Given task 1: In the news article about Irene Logan, in what year did her husband die?

Relatives of slain 91-year-old woman recall family matriarch

Irene Logan’s murder leaves nearly thirty people without their matriarch. For three children, eight grandchildren and more than a dozen great-grandchildren, Logan was the family’s bedrock.

“She loved taking care of people,” Irene Ushry, Logan’s daughter, told The Sun's Steve Kilar on Thursday. Ushry found her 91-year-old mother, stabbed to death, on the floor of their small kitchen upon returning from work about 4:30 Wednesday afternoon.

Family members gathered outside the house as police investigated into the evening. Thursday afternoon, buckets of chicken and donuts waited on the table for family and friends who stopped by the home to grieve and share condolences.

Ushry said that she did not notice any signs of forced entry at the home in the 4700 block of Moravia Road. The first floor bedroom, though, had been rummaged through, she said.
The kitchen, where the woman’s body was found, is at the back of the house. An exterior door, off the driveway, opens into the white-tiled room.

A police spokesman said on Thursday that only “costume jewelry” had been taken from the home, and he confirmed there were no signs of forced entry.

Logan was born in Virginia but moved to Baltimore while she was a child, Ushry said. She was married for more than 50 years, until 1999 when her husband died.

Almost all of Logan’s family lives in Baltimore, Ushry said. Before moving to Baltimore’s eastside, Ushry said, her mother lived in West Baltimore and continued to regularly attend St. Ambrose Catholic Church Park Heights until her death.

“She was a very active, active woman,” Ushry said. “She loved to go to church, she loved dancing. She was very friendly.”

The data:
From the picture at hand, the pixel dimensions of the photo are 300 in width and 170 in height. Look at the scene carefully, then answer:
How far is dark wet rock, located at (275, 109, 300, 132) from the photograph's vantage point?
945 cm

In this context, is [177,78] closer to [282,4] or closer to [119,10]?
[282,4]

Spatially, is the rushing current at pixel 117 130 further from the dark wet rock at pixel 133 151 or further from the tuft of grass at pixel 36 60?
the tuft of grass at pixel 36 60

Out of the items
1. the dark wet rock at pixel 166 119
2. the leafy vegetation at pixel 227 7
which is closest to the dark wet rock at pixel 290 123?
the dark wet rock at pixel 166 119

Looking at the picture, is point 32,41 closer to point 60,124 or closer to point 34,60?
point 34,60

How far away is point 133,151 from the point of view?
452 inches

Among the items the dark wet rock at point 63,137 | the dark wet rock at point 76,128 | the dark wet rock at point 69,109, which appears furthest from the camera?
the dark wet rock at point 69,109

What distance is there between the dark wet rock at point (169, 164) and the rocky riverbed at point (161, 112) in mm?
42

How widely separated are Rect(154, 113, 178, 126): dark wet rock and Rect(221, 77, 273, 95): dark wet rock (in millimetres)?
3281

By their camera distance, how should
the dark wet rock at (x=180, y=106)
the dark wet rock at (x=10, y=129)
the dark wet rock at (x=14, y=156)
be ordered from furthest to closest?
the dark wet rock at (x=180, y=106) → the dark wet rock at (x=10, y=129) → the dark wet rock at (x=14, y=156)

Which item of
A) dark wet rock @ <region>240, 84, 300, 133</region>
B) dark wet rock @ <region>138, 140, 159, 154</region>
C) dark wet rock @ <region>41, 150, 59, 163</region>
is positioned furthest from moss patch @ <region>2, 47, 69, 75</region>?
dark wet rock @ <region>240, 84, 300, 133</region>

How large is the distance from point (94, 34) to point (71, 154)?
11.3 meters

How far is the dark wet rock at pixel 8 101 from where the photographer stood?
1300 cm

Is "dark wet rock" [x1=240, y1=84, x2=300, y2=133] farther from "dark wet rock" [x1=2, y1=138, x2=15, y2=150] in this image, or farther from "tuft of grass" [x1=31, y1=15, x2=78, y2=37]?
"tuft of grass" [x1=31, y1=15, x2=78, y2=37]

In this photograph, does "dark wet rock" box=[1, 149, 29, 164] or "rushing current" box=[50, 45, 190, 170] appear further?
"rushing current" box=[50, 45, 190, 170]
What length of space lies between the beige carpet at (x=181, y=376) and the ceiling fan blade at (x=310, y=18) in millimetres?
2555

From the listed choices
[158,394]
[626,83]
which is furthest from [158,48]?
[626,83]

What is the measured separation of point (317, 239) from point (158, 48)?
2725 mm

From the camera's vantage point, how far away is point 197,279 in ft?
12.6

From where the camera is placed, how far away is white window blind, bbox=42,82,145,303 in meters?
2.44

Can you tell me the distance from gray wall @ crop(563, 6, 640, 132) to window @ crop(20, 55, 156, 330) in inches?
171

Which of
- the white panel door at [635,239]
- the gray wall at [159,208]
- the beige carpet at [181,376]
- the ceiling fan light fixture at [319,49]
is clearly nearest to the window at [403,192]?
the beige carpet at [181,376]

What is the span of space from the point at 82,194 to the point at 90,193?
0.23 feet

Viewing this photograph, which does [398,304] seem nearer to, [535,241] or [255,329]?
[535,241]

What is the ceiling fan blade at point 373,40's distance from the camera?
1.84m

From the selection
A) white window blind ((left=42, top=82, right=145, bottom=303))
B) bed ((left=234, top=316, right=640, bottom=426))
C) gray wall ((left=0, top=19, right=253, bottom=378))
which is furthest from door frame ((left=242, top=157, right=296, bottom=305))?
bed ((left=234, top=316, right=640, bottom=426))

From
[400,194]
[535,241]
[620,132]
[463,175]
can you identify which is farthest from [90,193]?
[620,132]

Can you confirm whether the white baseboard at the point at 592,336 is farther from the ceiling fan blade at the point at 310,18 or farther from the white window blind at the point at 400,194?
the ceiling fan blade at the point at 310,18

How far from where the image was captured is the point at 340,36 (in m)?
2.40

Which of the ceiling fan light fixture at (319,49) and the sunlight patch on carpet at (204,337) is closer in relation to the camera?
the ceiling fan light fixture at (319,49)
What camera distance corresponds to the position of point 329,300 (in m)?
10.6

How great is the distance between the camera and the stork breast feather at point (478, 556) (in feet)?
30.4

Given task 2: Select every line of the records that contains the string "wall", treating case as significant.

Worked solution 1: 1999

Worked solution 2:
Can you tell me the distance from gray wall @ crop(563, 6, 640, 132) to window @ crop(20, 55, 156, 330) in inches?
- the gray wall at [159,208]
C) gray wall ((left=0, top=19, right=253, bottom=378))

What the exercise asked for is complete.